Reducing Overhead with Variable Length Timers?

Wrote an electronic fuel injection simulation where events are queued up to control the on-off states of injectors and coils. The timer interrupt intervals vary and because of changes in rpm, the next event time is not calculated until it is at the head of the queue. The main loop is busy collecting sensor inputs and calculating a new schedule.

My goal has been 1 us precision at 22k rpm's since this is the maximum rpm's I could find for an engine. With 8 cylinders, that would be 32 events within a 2.73 ms period. At 1000 rpm it is 60 ms to give an idea of the range. The error rates do appear acceptable up to the typical requirement of 7000 rpm, but the error increases significantly above that. Event times vary with inputs and can sometimes stack up on their own.

I subtract a slop time from the interval to account for cpu overhead, the isr execution time, and recent isr contention. The slop is adjusted based on late frequency. Timers.cpp contains implementations for the Due and the Mega here:

Defining TIMER_TEST will cause the timers to wakeup, compute a fixed interval and sleep for the time in handleTimer. The minimum slop I get for the Due is 6 us, the Mega runs between 30-40 if I recall correctly. It is pretty easy to setup the timer test mode.
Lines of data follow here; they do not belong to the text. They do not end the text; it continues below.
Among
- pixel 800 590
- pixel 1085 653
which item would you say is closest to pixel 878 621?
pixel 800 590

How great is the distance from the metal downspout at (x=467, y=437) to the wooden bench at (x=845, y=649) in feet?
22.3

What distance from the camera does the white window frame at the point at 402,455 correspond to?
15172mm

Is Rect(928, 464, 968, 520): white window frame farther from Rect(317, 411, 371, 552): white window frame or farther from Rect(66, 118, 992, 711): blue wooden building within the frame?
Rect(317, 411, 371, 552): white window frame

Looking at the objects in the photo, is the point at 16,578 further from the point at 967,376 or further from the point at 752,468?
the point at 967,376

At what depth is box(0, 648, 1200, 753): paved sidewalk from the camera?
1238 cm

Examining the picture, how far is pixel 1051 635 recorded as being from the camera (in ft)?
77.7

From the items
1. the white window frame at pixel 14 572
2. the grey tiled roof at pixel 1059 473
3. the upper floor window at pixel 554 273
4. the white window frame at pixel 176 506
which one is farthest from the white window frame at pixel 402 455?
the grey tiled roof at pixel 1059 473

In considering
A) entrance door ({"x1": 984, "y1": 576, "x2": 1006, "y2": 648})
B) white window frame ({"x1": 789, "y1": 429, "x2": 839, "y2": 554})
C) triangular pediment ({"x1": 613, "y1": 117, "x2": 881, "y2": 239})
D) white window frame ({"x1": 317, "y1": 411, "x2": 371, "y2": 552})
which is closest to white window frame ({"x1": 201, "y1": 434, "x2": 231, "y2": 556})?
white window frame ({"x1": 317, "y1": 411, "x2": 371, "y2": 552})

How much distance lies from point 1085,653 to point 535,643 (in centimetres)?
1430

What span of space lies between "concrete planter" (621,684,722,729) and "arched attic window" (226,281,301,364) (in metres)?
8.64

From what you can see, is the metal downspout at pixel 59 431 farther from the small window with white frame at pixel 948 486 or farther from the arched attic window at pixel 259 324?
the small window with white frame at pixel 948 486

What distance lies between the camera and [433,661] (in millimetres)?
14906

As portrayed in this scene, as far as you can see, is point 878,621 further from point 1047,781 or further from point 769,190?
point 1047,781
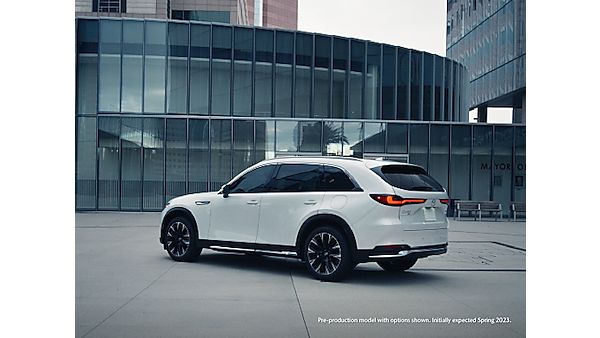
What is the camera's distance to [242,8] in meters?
36.4

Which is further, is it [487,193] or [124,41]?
[124,41]

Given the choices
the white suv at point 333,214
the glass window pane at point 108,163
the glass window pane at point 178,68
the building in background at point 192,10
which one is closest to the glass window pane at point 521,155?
the white suv at point 333,214

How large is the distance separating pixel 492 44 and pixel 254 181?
3.39m

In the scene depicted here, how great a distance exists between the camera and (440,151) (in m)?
16.8

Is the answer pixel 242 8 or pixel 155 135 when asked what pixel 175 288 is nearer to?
pixel 155 135

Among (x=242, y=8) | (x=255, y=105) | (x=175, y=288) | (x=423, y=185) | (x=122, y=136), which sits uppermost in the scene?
(x=242, y=8)

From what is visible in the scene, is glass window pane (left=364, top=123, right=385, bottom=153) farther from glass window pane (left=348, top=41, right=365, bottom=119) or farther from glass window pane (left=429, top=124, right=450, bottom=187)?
glass window pane (left=429, top=124, right=450, bottom=187)

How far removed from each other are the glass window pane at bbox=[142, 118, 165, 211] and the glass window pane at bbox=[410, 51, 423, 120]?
6.25m

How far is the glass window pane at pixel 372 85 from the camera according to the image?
1611cm

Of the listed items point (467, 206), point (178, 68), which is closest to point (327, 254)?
point (467, 206)

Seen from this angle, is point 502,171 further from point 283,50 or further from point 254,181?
point 283,50

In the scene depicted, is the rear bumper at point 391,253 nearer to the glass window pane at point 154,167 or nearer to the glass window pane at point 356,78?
the glass window pane at point 154,167
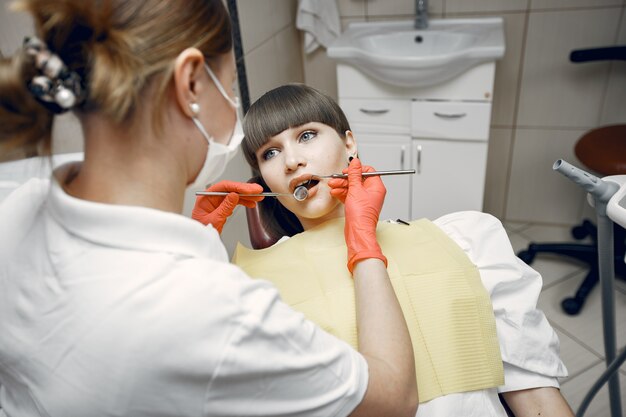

Set serial to 115200 and type 'i' to see what the timer interrupts are up to.

Here are some stats from the program in test mode:

timer:{id=     4	idx=    0	slop=   7	sleep=  897	asleep= 895	-awake= 2	+awake= 4	-late=  -3	+late=  7	retest= 207	late=   0.38	hist:{0=2110	5=2110	6=2111	7=2054	8=8}}
timer:{id=     5	idx=    1	slop=   14	sleep=  897	asleep= 887	-awake= 2	+awake= 4	-late=  -10	+late=  -1	retest= 177	hist:{0=2118	5=2118	6=2118	7=2074}}

This is timers 4 & 5, the sleep interval was 900 us, and they are pretty much always early. I believe what is going on is that #4 gets a higher priority, and is not late very often, in fact it was late only 7 times out of 2110 events, probably because #5 got ahead. #4 gets in front of #5 enough that it has adjusted the slop factor to compensate and was never late in the last 2118 events. Early is a marginal improvement over late, and in order to never be late, the timers are more than 1 us early 2054 and 2074 times respectively. The awake time is 2-4 us, and some of that is definitely overhead from the stats I am tracking.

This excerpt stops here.